The blanched and delicate face of the old man showed the grief, the wound to personal affection he did not venture to let himself express, mingled with a rocklike steadiness of will.
"You have heard from the Cloan Sisters?"
"Last night. Nothing could be kinder. There is a little house close by the Sisterhood where she and the boy could live. They would give her work, and watch over her, like the angels they are,—and the boy could go to a day school. But they won't hear of it—they won't listen to it for a moment; and now—you see—they've put their own alternative plan before us, in this letter. He said to me, yesterday, that she was not religious by temperament—that she wouldn't understand the Sisters—nor they her—that she would be certain to rebel against their rules and regulations—and then all the old temptations would return. 'I have taken her life upon me,' he said, 'and I can't give her up. She is mine, and mine she will remain.' It was terribly touching. I could only say that I was no judge of his conscience, and never pretended to be; but that he could only remain here on our terms."

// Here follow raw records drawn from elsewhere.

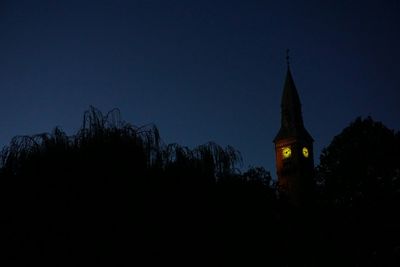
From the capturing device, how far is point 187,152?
13.5m

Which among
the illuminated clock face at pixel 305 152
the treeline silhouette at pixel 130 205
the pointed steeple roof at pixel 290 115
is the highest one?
the pointed steeple roof at pixel 290 115

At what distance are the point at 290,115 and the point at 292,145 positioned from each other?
4.48 m

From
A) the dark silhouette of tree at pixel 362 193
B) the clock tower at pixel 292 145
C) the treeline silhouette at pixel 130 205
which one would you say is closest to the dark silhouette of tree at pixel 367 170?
the dark silhouette of tree at pixel 362 193

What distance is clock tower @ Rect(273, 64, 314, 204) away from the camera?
60719mm

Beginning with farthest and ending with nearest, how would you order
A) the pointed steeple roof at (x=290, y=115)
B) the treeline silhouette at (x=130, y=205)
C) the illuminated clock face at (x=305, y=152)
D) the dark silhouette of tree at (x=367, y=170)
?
the illuminated clock face at (x=305, y=152), the pointed steeple roof at (x=290, y=115), the dark silhouette of tree at (x=367, y=170), the treeline silhouette at (x=130, y=205)

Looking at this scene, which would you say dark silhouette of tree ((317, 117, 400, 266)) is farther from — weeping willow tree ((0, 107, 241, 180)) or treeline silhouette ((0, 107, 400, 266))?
weeping willow tree ((0, 107, 241, 180))

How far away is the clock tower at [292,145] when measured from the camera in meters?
60.7

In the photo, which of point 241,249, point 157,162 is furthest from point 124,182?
point 241,249

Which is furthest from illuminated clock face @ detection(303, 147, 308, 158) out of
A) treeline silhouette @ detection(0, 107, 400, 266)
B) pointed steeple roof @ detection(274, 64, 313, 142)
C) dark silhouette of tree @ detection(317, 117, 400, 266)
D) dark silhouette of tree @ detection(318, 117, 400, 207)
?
treeline silhouette @ detection(0, 107, 400, 266)

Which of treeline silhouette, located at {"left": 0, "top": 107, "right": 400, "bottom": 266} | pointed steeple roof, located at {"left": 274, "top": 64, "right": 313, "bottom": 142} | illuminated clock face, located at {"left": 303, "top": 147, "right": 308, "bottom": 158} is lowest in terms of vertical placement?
treeline silhouette, located at {"left": 0, "top": 107, "right": 400, "bottom": 266}

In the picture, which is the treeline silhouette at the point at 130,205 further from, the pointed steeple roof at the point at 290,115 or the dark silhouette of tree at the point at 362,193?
the pointed steeple roof at the point at 290,115

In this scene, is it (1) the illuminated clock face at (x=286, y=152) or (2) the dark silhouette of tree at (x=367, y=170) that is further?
(1) the illuminated clock face at (x=286, y=152)

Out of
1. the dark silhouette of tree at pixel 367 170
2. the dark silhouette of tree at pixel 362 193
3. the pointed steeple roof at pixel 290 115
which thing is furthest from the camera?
the pointed steeple roof at pixel 290 115

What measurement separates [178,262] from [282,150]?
52659mm
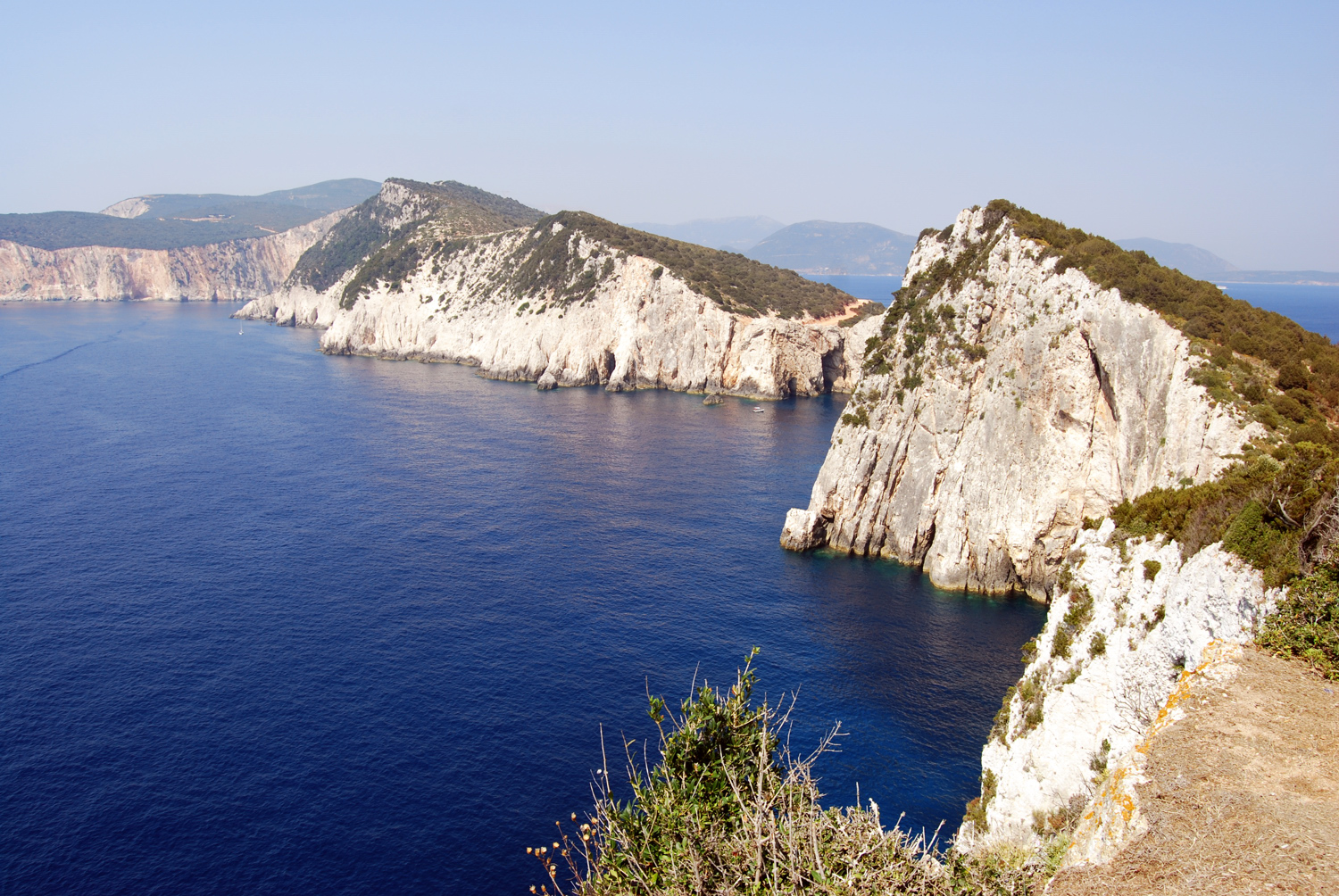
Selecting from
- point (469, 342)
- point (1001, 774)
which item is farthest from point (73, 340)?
point (1001, 774)

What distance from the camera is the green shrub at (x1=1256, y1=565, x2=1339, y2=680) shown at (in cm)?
1830

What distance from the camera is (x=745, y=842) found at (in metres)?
15.2

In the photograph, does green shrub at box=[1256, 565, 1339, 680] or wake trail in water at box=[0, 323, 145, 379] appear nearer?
green shrub at box=[1256, 565, 1339, 680]

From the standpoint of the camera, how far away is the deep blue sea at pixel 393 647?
33469 millimetres

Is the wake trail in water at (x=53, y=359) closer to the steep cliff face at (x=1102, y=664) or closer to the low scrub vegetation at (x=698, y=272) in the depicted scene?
the low scrub vegetation at (x=698, y=272)

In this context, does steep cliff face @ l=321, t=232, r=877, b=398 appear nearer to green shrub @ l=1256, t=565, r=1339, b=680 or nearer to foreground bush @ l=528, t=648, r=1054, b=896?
green shrub @ l=1256, t=565, r=1339, b=680

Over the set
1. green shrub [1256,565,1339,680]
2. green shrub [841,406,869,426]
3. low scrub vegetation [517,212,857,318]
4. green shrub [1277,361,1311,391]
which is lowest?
green shrub [841,406,869,426]

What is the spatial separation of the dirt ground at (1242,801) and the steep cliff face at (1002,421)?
92.4 ft

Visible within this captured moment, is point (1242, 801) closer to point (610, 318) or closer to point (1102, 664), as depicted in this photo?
point (1102, 664)

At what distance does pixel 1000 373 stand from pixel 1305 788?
49.6 metres

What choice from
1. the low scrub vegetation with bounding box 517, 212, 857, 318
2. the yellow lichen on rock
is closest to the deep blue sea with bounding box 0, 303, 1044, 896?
the yellow lichen on rock

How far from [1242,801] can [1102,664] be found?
1397 centimetres

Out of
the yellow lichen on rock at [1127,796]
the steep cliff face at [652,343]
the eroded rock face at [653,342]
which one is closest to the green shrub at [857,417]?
the yellow lichen on rock at [1127,796]

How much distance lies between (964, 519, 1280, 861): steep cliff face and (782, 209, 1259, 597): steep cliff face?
16472mm
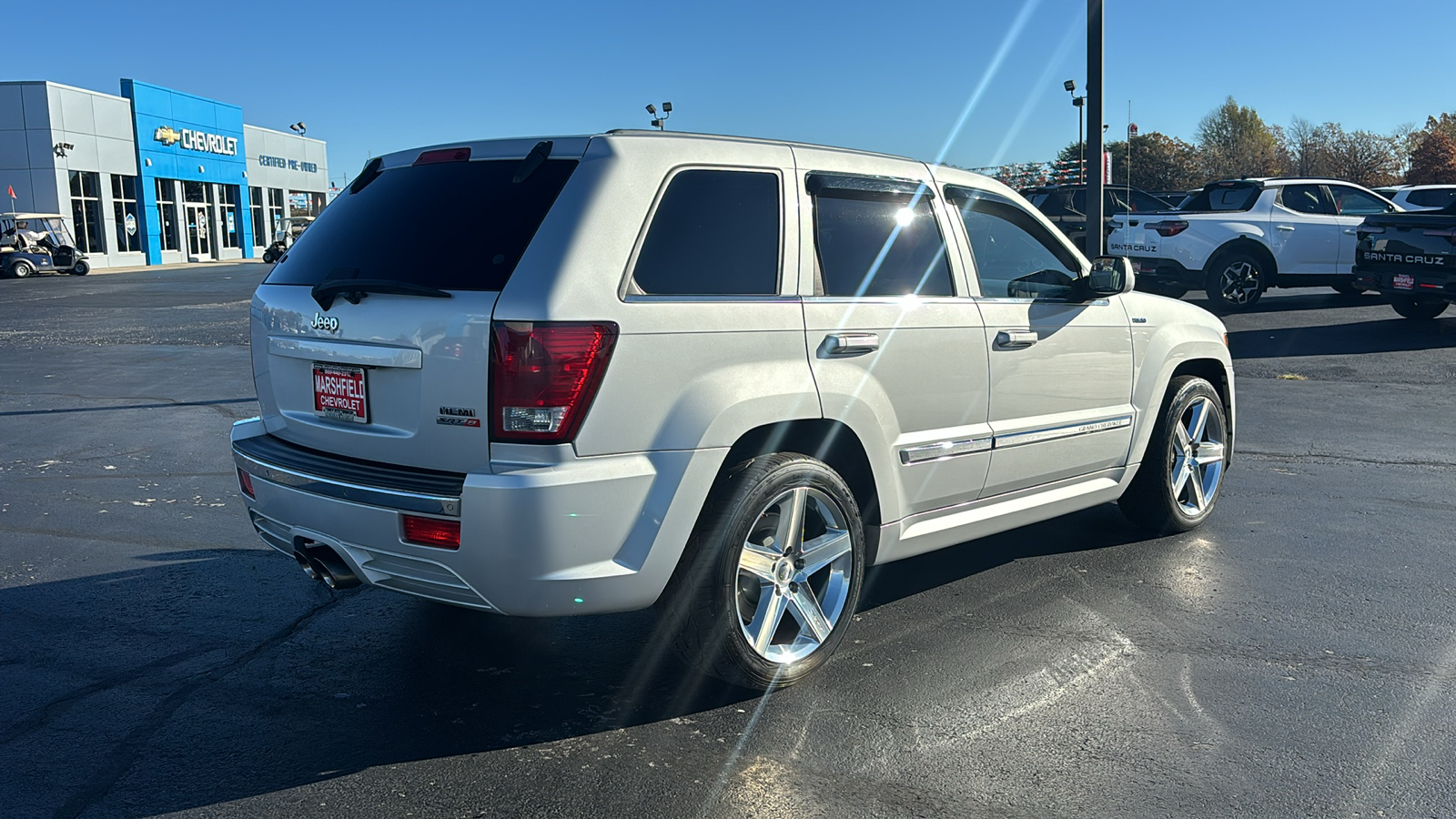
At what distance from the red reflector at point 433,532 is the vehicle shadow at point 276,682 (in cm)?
65

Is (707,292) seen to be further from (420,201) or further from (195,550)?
(195,550)

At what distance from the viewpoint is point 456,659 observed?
13.6 ft

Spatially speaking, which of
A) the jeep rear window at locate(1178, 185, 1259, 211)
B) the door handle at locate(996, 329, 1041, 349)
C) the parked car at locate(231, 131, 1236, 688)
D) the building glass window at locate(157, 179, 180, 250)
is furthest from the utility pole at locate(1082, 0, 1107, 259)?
the building glass window at locate(157, 179, 180, 250)

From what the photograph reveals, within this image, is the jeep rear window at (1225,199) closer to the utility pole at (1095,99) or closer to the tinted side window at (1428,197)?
the utility pole at (1095,99)

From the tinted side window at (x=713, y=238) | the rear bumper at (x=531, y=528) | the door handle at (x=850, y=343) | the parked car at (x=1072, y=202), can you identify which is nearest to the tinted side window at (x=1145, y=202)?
the parked car at (x=1072, y=202)

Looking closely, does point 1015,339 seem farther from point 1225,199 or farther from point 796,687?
point 1225,199

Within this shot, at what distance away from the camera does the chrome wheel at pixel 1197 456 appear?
576 centimetres

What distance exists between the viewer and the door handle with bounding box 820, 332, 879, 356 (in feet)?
12.8

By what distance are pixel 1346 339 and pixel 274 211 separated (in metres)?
65.1

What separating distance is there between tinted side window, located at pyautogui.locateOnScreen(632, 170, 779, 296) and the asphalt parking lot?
1405 millimetres

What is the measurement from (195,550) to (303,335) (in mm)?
2279

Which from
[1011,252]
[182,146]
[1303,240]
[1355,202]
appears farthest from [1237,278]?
[182,146]

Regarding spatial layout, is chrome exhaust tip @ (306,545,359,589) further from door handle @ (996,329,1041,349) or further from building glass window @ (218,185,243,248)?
building glass window @ (218,185,243,248)

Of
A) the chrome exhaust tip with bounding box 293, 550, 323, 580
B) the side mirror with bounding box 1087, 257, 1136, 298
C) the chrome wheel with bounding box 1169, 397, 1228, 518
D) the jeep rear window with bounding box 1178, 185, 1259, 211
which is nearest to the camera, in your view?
the chrome exhaust tip with bounding box 293, 550, 323, 580
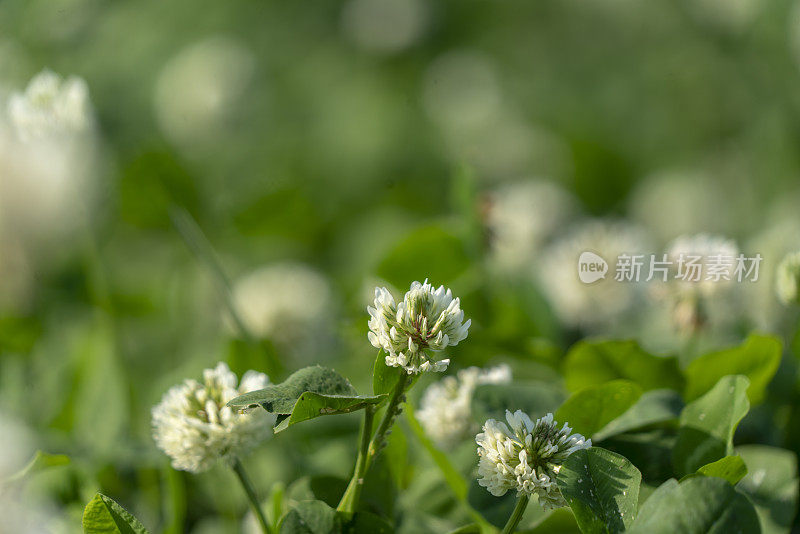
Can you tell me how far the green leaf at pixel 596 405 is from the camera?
465 millimetres

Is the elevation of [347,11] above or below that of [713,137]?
above

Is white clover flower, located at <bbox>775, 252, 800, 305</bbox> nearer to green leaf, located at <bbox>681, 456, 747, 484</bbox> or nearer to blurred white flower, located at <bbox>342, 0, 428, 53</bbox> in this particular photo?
green leaf, located at <bbox>681, 456, 747, 484</bbox>

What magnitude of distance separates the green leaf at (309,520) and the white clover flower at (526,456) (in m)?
0.08

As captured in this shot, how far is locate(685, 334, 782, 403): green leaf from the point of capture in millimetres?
555

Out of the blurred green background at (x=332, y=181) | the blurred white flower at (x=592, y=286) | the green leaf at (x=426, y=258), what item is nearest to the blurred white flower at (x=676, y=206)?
the blurred green background at (x=332, y=181)

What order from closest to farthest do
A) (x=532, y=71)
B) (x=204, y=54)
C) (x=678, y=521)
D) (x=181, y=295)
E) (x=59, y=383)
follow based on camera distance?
(x=678, y=521)
(x=59, y=383)
(x=181, y=295)
(x=204, y=54)
(x=532, y=71)

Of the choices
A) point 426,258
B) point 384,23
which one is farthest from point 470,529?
point 384,23

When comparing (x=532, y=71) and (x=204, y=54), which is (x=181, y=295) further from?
(x=532, y=71)

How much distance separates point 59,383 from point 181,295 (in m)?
0.30

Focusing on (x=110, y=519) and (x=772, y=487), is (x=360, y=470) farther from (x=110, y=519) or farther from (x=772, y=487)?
(x=772, y=487)

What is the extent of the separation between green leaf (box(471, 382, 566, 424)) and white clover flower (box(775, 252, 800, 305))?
157 mm

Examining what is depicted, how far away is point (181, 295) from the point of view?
1.08m

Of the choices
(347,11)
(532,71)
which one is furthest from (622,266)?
(347,11)

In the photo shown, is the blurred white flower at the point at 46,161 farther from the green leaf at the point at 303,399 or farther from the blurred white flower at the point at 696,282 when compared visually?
the blurred white flower at the point at 696,282
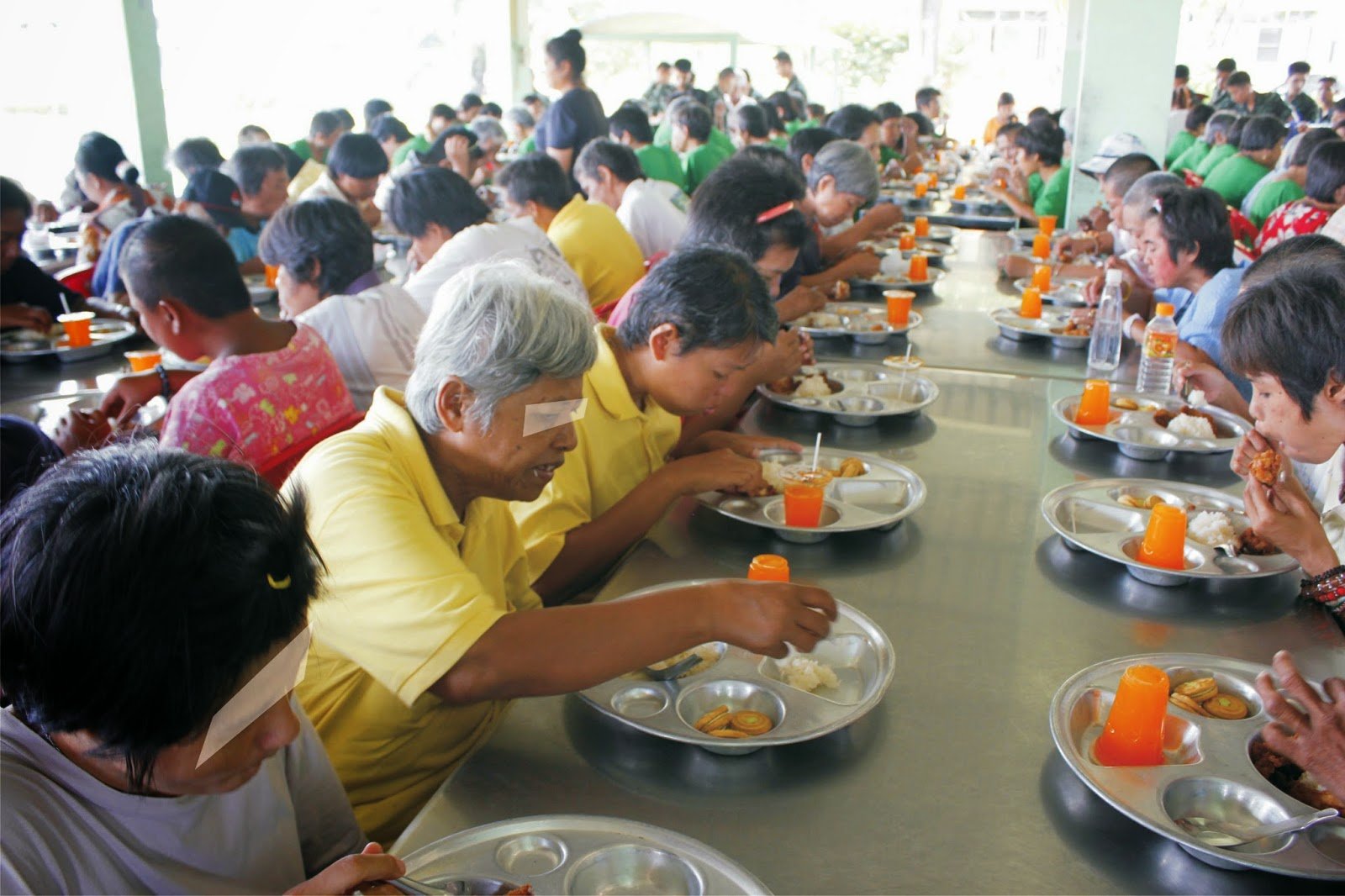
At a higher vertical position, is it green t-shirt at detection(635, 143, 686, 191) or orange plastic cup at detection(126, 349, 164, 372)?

"The letter is curiously excitable—hardly legible even—very unlike Betts," said Newbury, turning it over thoughtfully.
"That's another complication. He's not himself. That attack of illness has somehow weakened him. I can't reason with him as I used to do."
The father and son walked on in anxious cogitation, till Newbury observed a footman coming with a note.
"From Coryston Place, sir. Waiting an answer."
Newbury read it first with eagerness, then with a clouded brow.
"Ask the servant to tell Miss Coryston I shall be with them for luncheon."
When the footman was out of earshot, Newbury turned to his father, his face showing the quick feeling behind.